In Pahuja’s tale of two Indias, it is the patriarchy that is responsible for this plight, not women. This is really a diagnosis of India, and an eye-opening exercise how violence against women is ignored on a daily basis. The two episodes here are about that violence, of ignorance and parochialism on one side and fake pursuits of selfish and temporary pleasures on the other. And yet, the deft editing and the rapidly moving narrative does not demonize the West. The fundamentalists give themselves up with their own documentary confessions. Their narrative turns up to be the dangerous one and the beauty pageant a misguided one.
So close are these worlds that they create some delicious ironies. In their graduation ceremony, the young girls prepare to put on their stashes. “These are just like the Miss India pageant,” one of them says. Prachi’s family watches the pageant on television, the world they abhor. For the first time, the mother gains her own voice, turns to the camera and agrees that this is a new generation. “They are not going to follow the old ways- our ways,” she says. Marc Robinson, the pageant director, puts white cloth on women so he could just “examine” their legs.
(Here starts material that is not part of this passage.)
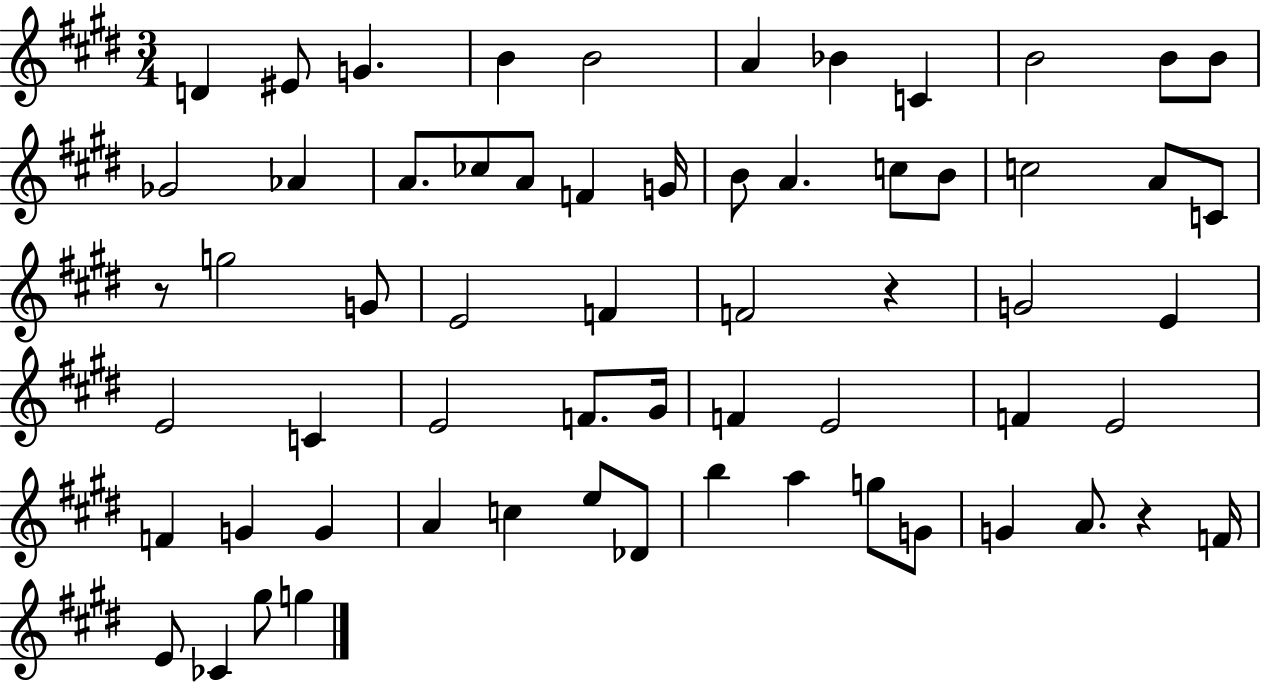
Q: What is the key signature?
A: E major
In doing so, he creates one of the most gallingly atrocious images in history, the garbs of the supremacist Clan. Both reduce their prey to dehumanize objects.
Whichever way one sympathizes with these two sub-narratives, this film offers a space for public sphere. Watching it is like holding a mirror to ourselves. It is not a pretty picture. To ignore it is to betray social responsibility. To ban it is to endorse its darkest impulse. To critique is to respect the noblest form of cinema. To talk about it is to justice to the film.